`funpack.loadtables`

This module provides functions and logic to load the variable, data coding, type, processing, and category tables used by funpack.

The variable table is a pandas.DataFrame which contains metadata about all UK Biobank variables in the input data files, along with cleaning rules. The data coding and type tables contain the same information about all UK Biobank data codings and types - these are merged into the variable table after being loaded. All of these tables are loaded by the loadVariableTable() function.

The processing table contains an ordered list of processing functions to be applied to the input data.

The category table contains collections of variable groupings; it is used to allow the user to select these groups by name, rather than having to use variable IDs.

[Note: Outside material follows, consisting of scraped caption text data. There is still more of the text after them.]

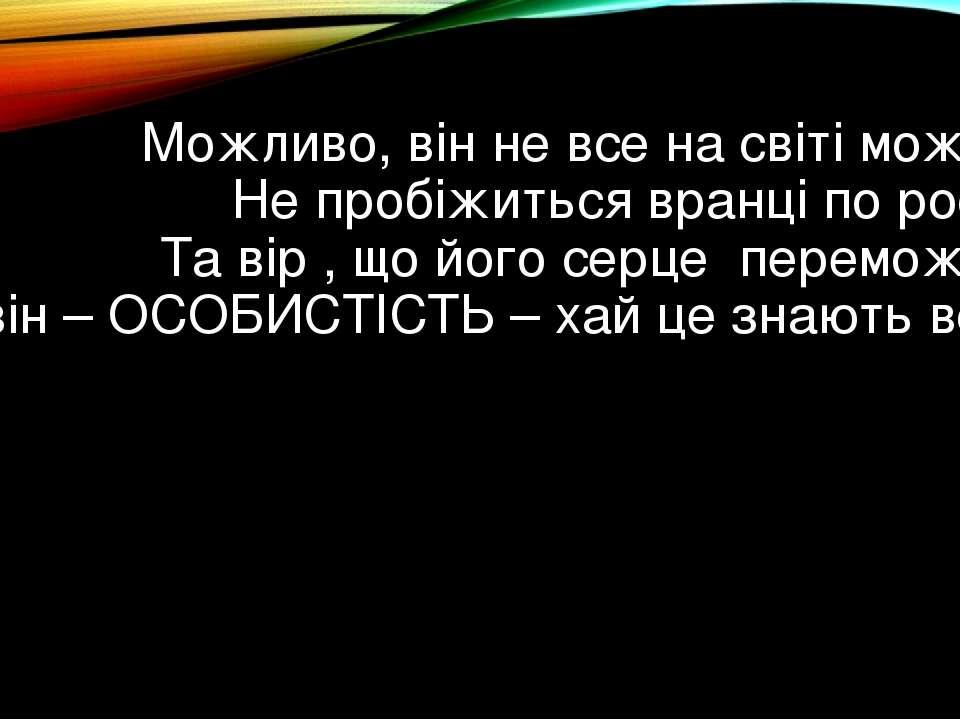 Можливо, він не все на світі може, Не пробіжиться вранці по росі, Та вір , ...
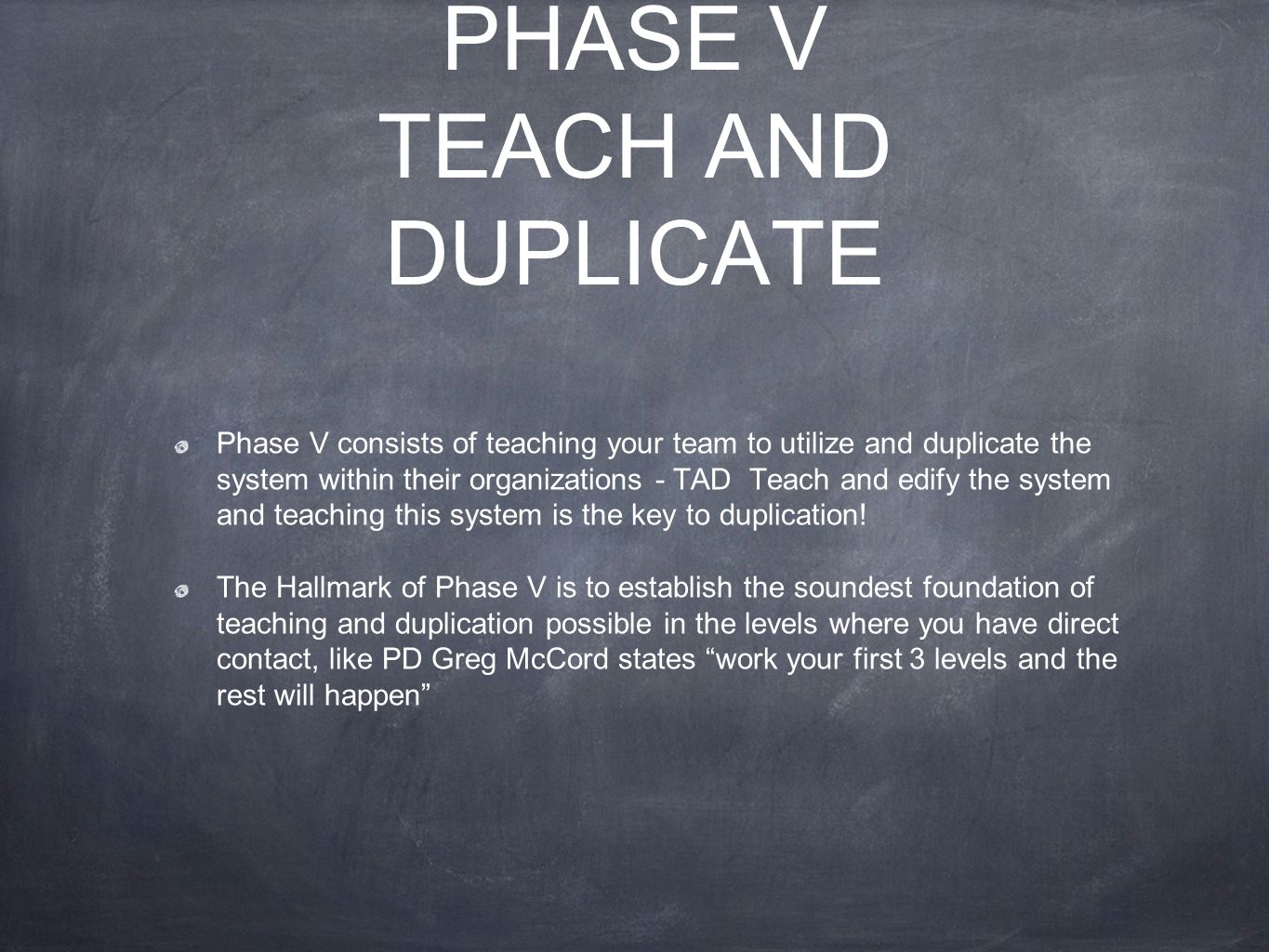PHASE V TEACH AND DUPLICATE
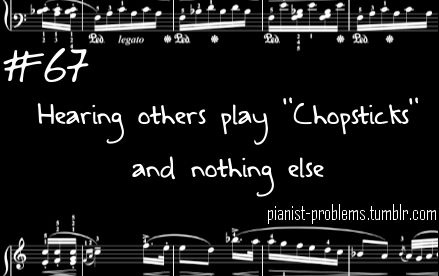 Haha, or anything super basic...Pianist Problems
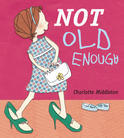 Not Old Enough  by  Charlotte Middleton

`loadTables`	Loads the data tables used to run `funpack`.
`loadVariableTable`	Given variable table and datacoding table file names, builds and returns the variable table.
`addNewVariable`	Add a new row to the variable table.
`loadProcessingTable`	Loads the processing table from the given file.
`loadCategoryTable`	Loads the category table from the given file.
`categoryVariables`	Returns a list of variable IDs from `cattable` which correspond to the strings in `categories`.
`columnTypes`	Retrieves the type of each column in `cols` as listed in `vartable`.

funpack.loadtables.CATTABLE_COLUMNS = ['ID', 'Category', 'Variables']: The columns that must be in a category table file.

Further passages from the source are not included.